Переждав смех, Сперанский спрятал телеграмму в карман и сказал успокаивающе:
— Ничего, победителей не судят!
— А как не победим, Сергей Николаевич? — со смешком выкрикнул кто-то из строителей.
— Ну, тогда...— Начальник гидростроя шутливо почесал затылок.
— Ничего, Сергей Николаевич, передачу будем носить! — под общий смех «успокоила» начальника Анна Кузьминична.
— Всем миром возьмемся, так сделаем до паводка! — прогудел чей-то бас. Монтажник Николай Симонов попросил слова...
Все собрание заняло час двадцать минут. В мостоотряде, где я прежде работал, заседали бы до часу ночи.
По дороге домой Зиновий вспомнил (если он это забывал!), что в воскресенье придет Таня, и предложил обдумать, как «организовать встречу».
Отец усмехнулся в бороду и посоветовал наделать пельменей. Мой план был шире. Я предложил генеральную уборку, новые занавески (в магазин как раз привезли штапель с абстрактными рисунками), бревенчатые стены убрать в честь гостьи сосновыми ветвями, а к столу раздобыть вино, фрукты.
Это Зиновию понравилось.
— Фрукты. В вагоне-ресторане бывают, всего семьсот километров. Скажу ребятам...

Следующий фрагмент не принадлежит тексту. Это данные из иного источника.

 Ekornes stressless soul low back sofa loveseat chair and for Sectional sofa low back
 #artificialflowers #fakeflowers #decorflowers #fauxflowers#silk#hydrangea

Генеральную уборку произвели, убрали сосновыми ветвями стены, вино и фрукты достали, но воскресенье для нас не наступило...
3
Александра Прокофьевна заканчивала прием, когда в кабинет, прихрамывая, вошел Клоун. У нее вытянулось лицо.
Всю свою недлинную горемычную жизнь Петька Клоун вызывал у врачей подозрение в симуляции, даже когда он действительно болел. Уж слишком часто он притворялся больным, чтоб не идти на работу. Так он поступал в тюрьме, куда регулярно попадал за мелкое воровство, так он поступал и на воле. Самые счастливые дни в его жизни были, когда ему удавалось надуть врача и получить бюллетень. Отпуска он никогда в жизни не имел, так как дольше полугода на одном месте не работал.
Только неделю назад Александра Прокофьевна поймала его на том, что он «взбил» градусник. К несчастью для себя, Петька переусердствовал и поднял ртуть до сорока двух и двух десятых. Докторша его пристыдила, но это на него не подействовало. Если он и был огорчен, то лишь тем, что не удалось увильнуть от работы.
Теперь Петька жаловался на страшную боль в ноге и даже стонал, закатывая глаза какого-то неопределенного оловянного цвета. Парню 23 года, но у глаз и рта, как паутина, уже разбегались морщинки. У него было круглое веснушчатое лицо, унылые глаза, бесцветные брови и ресницы, большой лягушачий рот и огромные уши. Но все его хлипкое, тщедушное тело ходило ходуном, будто оно было на шарнирах. Мимика у него была бесподобная. Никто не умел строить таких забавных гримас, как Петька Клоун. В детстве он кривлялся на потеху мальчишкам с их улицы (он был родом из Одессы), потом смешил везде: в камере, в бараке, в общежитии, на вокзале. Это он любил!